Frontline, and Sarah Carey of The Irish Times

What does Frontline aspire to? I have expressed my reaction to Pat Kenny's Frontline earlier in this blog. While it is reasonable to have personal expectations from TV it is prudent to realise that your expectations might not be met.

In an article by Sarah Carey in The Irish Times today, October 28th, she asks that TV provide news, escape from news, and an explanation of what it all means (or analysis). These seem reasonable requests until she applies it to Pat Kenny's Frontline. It seems that she wants the three needs fulfilled by the one show, in this case Frontline.

She, like the show she is criticizing, has the ability to identify the points of the show but lacks the ability to appreciate it for what it is. She sees the show as a failure because "very little in the way of advancing our knowledge of the issue at hand is achieved." I would say that our understanding of the issues is strengthened and accepted by seeing the pain of others, even if it is shown through a polarized lens.
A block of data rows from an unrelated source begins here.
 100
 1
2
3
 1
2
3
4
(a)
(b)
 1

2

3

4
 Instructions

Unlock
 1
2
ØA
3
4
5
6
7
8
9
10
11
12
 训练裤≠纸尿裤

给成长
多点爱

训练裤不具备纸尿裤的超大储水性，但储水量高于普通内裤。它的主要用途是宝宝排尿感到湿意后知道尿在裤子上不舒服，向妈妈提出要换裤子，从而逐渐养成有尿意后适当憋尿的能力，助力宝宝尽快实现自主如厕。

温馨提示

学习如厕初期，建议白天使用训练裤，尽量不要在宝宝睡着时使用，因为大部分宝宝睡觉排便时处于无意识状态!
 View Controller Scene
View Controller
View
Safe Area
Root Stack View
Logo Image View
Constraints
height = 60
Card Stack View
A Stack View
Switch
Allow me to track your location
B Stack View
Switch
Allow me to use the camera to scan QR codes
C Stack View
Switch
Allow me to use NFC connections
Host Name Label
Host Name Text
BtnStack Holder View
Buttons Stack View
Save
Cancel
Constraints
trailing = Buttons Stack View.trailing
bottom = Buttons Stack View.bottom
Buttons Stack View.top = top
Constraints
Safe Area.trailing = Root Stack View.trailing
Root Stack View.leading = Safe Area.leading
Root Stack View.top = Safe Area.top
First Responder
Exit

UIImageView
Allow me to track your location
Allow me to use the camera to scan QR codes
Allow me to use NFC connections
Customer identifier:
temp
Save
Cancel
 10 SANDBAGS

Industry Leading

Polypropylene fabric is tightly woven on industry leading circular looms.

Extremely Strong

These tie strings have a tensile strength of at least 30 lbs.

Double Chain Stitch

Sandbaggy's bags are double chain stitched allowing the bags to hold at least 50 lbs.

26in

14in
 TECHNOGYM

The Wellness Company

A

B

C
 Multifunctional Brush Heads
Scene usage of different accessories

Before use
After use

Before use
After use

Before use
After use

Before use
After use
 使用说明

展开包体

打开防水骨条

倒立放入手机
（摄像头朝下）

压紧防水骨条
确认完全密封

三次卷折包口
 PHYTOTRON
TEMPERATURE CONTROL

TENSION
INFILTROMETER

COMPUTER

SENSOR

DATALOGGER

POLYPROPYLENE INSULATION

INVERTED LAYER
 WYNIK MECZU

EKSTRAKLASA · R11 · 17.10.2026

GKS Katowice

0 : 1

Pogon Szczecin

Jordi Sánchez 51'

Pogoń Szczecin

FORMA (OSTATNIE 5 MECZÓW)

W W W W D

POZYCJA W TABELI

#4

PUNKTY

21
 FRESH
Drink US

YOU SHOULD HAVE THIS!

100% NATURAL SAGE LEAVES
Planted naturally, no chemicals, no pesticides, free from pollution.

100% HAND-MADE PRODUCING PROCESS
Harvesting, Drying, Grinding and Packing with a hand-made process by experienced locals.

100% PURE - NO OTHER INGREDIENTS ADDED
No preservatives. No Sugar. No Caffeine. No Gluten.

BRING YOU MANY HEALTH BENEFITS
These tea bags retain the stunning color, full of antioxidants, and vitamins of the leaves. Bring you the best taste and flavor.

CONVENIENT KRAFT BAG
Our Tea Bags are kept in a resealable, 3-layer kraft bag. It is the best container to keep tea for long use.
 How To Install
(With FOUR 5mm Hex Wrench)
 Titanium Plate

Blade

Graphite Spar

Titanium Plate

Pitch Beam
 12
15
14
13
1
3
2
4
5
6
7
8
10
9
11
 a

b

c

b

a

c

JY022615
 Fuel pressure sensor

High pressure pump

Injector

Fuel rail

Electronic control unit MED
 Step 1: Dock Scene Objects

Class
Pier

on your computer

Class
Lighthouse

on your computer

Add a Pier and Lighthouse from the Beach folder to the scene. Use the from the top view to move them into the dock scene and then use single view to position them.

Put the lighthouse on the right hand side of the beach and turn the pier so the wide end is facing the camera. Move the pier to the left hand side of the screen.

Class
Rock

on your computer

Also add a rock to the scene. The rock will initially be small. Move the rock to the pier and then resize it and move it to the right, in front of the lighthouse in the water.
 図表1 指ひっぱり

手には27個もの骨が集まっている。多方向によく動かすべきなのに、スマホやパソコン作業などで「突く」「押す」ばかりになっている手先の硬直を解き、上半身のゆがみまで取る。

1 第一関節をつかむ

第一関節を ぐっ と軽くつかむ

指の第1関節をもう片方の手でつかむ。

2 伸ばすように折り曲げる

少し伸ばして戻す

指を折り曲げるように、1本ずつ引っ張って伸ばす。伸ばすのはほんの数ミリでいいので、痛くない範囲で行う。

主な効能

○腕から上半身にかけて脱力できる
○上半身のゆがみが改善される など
Carey says that "presenters and producers try to insure themselves against their own lack of knowledge by creating polarized panels hoping each side will dismantle the other's spin."

In the reality of life, I wonder if there is a real truth? It seems Carey believes there is a truth. "I want experts to explain why certain decisions were made and on what basis we should make new ones" she said. This is a tall order. The kind of knowledge she speaks of would make millionaires of paupers and kings/queens out of peasants. Her aspirations for TV are probably genuine but these aspirations are the aspirations of philosophers throughout time.

The desire for explanations is not unique but the belief that there is one complete explanation is naive. There is no one answer. Perhaps the set-up of the show is clearly ambiguous which lets us live in reality through TV. Perhaps this is a form of Reality TV we just have not acknowledged yet. The reality is that our reality is ambiguous. There is no one answer. Perhaps there is no answer at all. Perhaps there are just arguments from multiple sides on every issue.

Perhaps the frustration Sarah Carey identifies in viewing The Frontline is simply the nature of life itself. Maybe if she and we identified that there are multiple sides to every story we could get on with living and cohabiting in harmony.